No shape-selection judgment required — all 16 sites follow this exact template. The peers and presences dictionaries are unchanged.

Risks

  • R1: CAST semantic preservation. The 9 as? TelegramUser sites all gate on user.botInfo != nil. Pattern-match rewrite is if case let .user(user) = participant.peer, user.botInfo != nil. Verified: EnginePeer.user(TelegramUser) gives access to the same TelegramUser instance; .botInfo is a TelegramUser property. Semantically equivalent.

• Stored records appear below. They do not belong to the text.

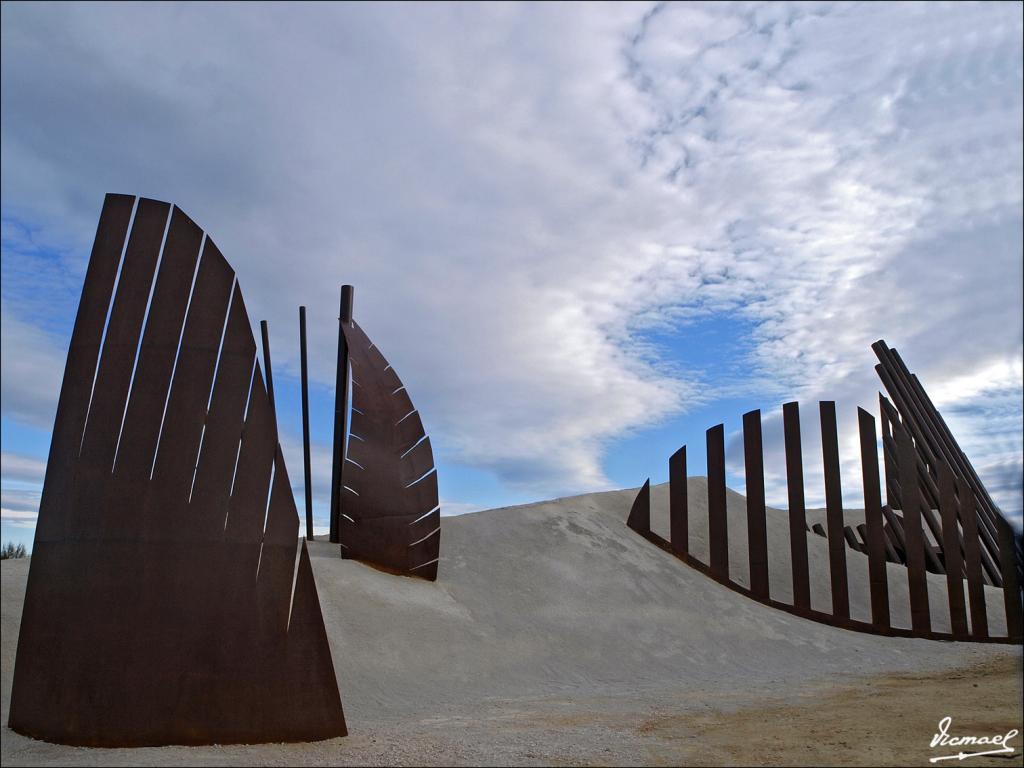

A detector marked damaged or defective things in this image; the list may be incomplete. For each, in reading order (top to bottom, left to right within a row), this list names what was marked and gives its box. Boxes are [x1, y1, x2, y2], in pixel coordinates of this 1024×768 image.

rusty corten steel [7, 195, 348, 748]
rusty corten steel [336, 308, 440, 580]
rusty corten steel [668, 448, 684, 556]
rusty corten steel [744, 412, 768, 596]
rusty corten steel [780, 402, 812, 612]
rusty corten steel [620, 396, 1020, 640]
rusty corten steel [856, 408, 888, 632]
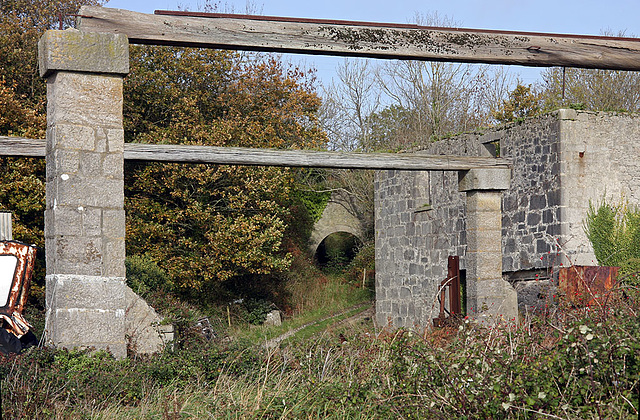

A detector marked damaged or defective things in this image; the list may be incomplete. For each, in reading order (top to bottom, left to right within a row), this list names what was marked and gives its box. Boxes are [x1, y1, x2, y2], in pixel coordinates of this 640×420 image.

corroded metal sheet [556, 266, 616, 306]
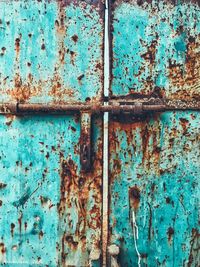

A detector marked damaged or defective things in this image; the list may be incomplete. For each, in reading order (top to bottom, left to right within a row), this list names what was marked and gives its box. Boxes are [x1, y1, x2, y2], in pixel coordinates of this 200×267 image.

corroded metal surface [0, 0, 104, 103]
corroded metal surface [109, 0, 200, 100]
corroded metal surface [0, 114, 103, 266]
rusty metal door [0, 1, 104, 266]
corroded metal surface [108, 112, 199, 266]
rusty metal door [108, 1, 200, 266]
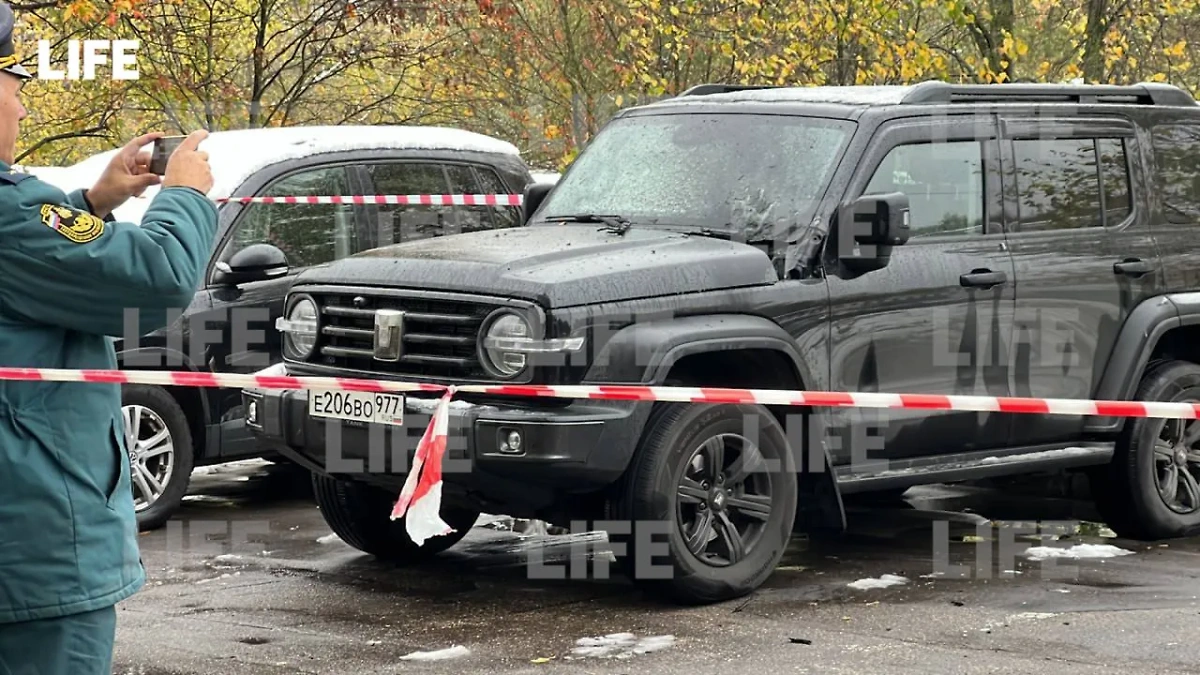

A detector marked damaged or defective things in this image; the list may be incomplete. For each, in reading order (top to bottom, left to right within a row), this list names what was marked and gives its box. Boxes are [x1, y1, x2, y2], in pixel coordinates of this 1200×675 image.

shattered windshield [536, 115, 852, 242]
damaged front bumper [236, 372, 648, 500]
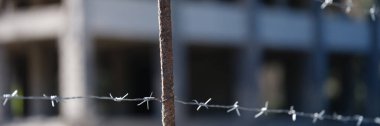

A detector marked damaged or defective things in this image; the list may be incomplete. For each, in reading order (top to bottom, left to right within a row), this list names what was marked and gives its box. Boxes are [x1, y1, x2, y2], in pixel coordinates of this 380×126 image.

rusty metal post [157, 0, 175, 125]
peeling paint on post [157, 0, 175, 125]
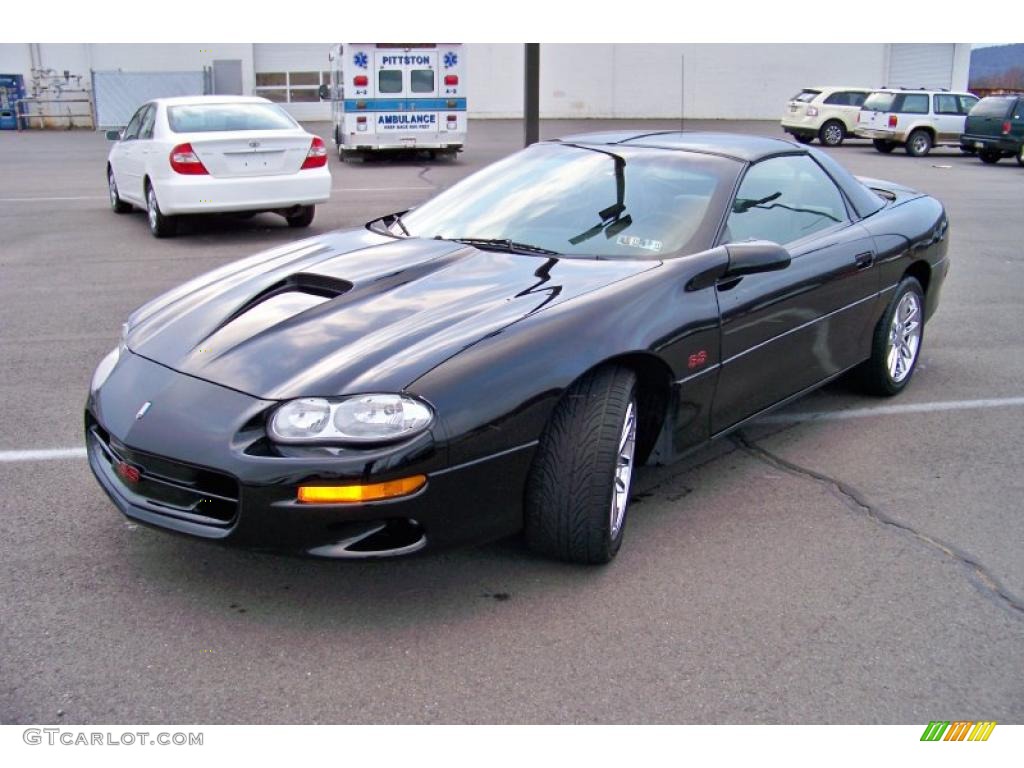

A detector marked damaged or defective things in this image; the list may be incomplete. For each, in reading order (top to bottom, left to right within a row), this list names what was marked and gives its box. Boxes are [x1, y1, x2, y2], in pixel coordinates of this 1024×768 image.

pavement crack [737, 434, 1024, 618]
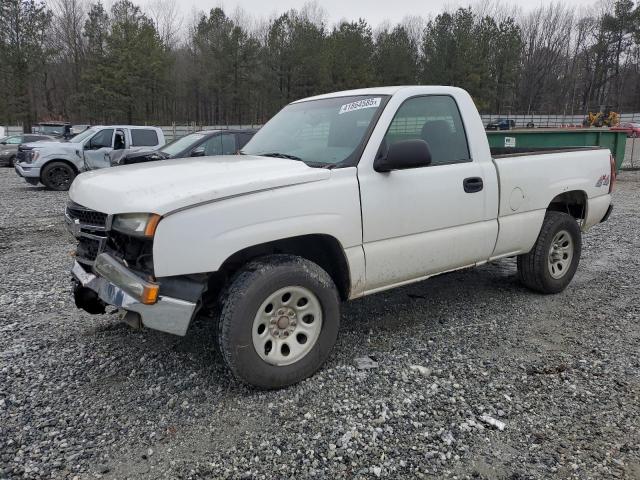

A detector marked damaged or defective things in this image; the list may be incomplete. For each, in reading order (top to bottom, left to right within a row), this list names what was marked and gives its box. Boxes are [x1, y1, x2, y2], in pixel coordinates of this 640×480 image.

damaged front bumper [71, 255, 196, 338]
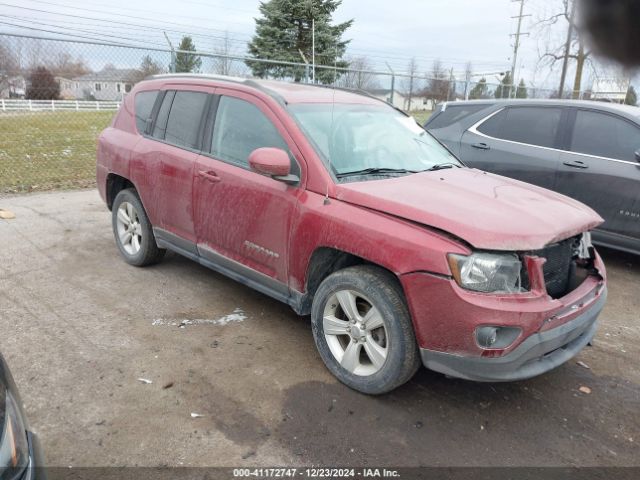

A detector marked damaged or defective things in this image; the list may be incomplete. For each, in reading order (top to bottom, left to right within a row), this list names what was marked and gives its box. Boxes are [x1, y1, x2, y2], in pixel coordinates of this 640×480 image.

crumpled hood [338, 168, 604, 251]
broken headlight [448, 251, 524, 292]
broken headlight [0, 390, 29, 480]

  • R2: == implementation change. The struct's == goes from lhs.peer.isEqual(rhs.peer) (protocol dispatch) to lhs.peer == rhs.peer (synthesized). EnginePeer.== uses Swift-synthesized enum equality: each case compares associated values. Each associated-value type (TelegramUser, TelegramGroup, TelegramChannel, TelegramSecretChat) is Equatable via its own == implementation. Semantically equivalent to the protocol isEqual.

  • R3: PeerInfoMembers.swift:33 cascade. PeerInfoMember.peer: Peer enum accessor at line 30-39 returns participant.peer on the .channelMember branch. Fix is a single ._asPeer(). The outer enum's API stays unchanged — no cascade beyond this file. Future wave can migrate PeerInfoMember.peer to EnginePeer.

  • R4: Consumer-side constructor sites in ChannelMembersSearch*Node. 3 sites each in the Container and Controller node files construct RenderedChannelParticipant for the legacy-group search path. The peer local is raw Peer from peerView.peers. Mechanical wrap with EnginePeer(peer) at the peer: argument.

  • R5: participant.peers dict staying [PeerId: Peer]. Current code uses peers.mapValues({ $0._asPeer() }) at construction sites where the local dict is [EnginePeer.Id: EnginePeer]. This pattern is unchanged by the wave — the peers field is not being migrated.

  • R6: Hidden consumer sites. Pre-flight searched: RenderedChannelParticipant( constructors across submodules/, participant.peer access (subagent classification), all files that import TelegramCore/Postbox and reference RenderedChannelParticipant. 17 consumer files + 10 TelegramCore files confirmed. Risk of overlooked third-party or sparse consumer: low.

  • R7: Pre-existing WIP contamination. git status shows unrelated WIP: submodules/TelegramUI/Sources/ChatMessageTransitionNode.swift, build-system/bazel-rules/sourcekit-bazel-bsp submodule marker, several untracked dirs. Wave-39 lesson: enumerate files explicitly in git add; run git status --short after staging.

Verification

  • Single full Bazel build with --continueOnError after all edits (extends wave-39 / wave-40 pattern).
  • Expected outcome: first-pass-clean build based on wave-39 precedent — 52 files / 73 sites / non-propagating signature migration → first-pass-clean. This wave is comparable scale (27 files / ~200+ sites including ZEROs) with even cleaner mechanics: ZERO sites are literally no edit; DROP/CAST/ADD-WRAP/ADD-ASPEER patterns are all mechanical; no inference-dependent return types.
  • Budget: 35 iterations if classification is wrong; first-pass-clean if classification is exact.

Net ratchet economics

  • Bridges dropped: ~3739 (32 consumer DROPs + 2 ._asPeer() drops in ChannelAdminsController + ~6 EnginePeer(peer.peer).X drops in AdminUserActionsSheet, possibly double-counted; final net post-commit grep will settle the number).
  • Bridges added: ~23 (16 TelegramCore EnginePeer(peer) wraps at constructor call sites + 4 ADD-WRAP consumer constructors + 3 ADD-ASPEER).
  • Net: ~14 to 16 bridges. Positive economics even counting TelegramCore-internal adds.
  • Ratchet marker: the 4 consumer ADD-WRAP constructor sites (ChannelMembersSearch*Node + ChatControllerAdminBanUsers:226) are candidates for drop in a future wave that migrates the peerView.peers[id] / authors: [Peer] upstream flows to EnginePeer.

Out-of-scope inventory (for the next wave)

If a follow-up wave migrates RenderedChannelParticipant.peers: [PeerId: Peer] → [EnginePeer.Id: EnginePeer], the ADD-WRAP sites in this wave (all peers: peers.mapValues({ $0._asPeer() })) simplify to peers: peers. That's a high-ratchet candidate wave that becomes mechanical once this wave lands.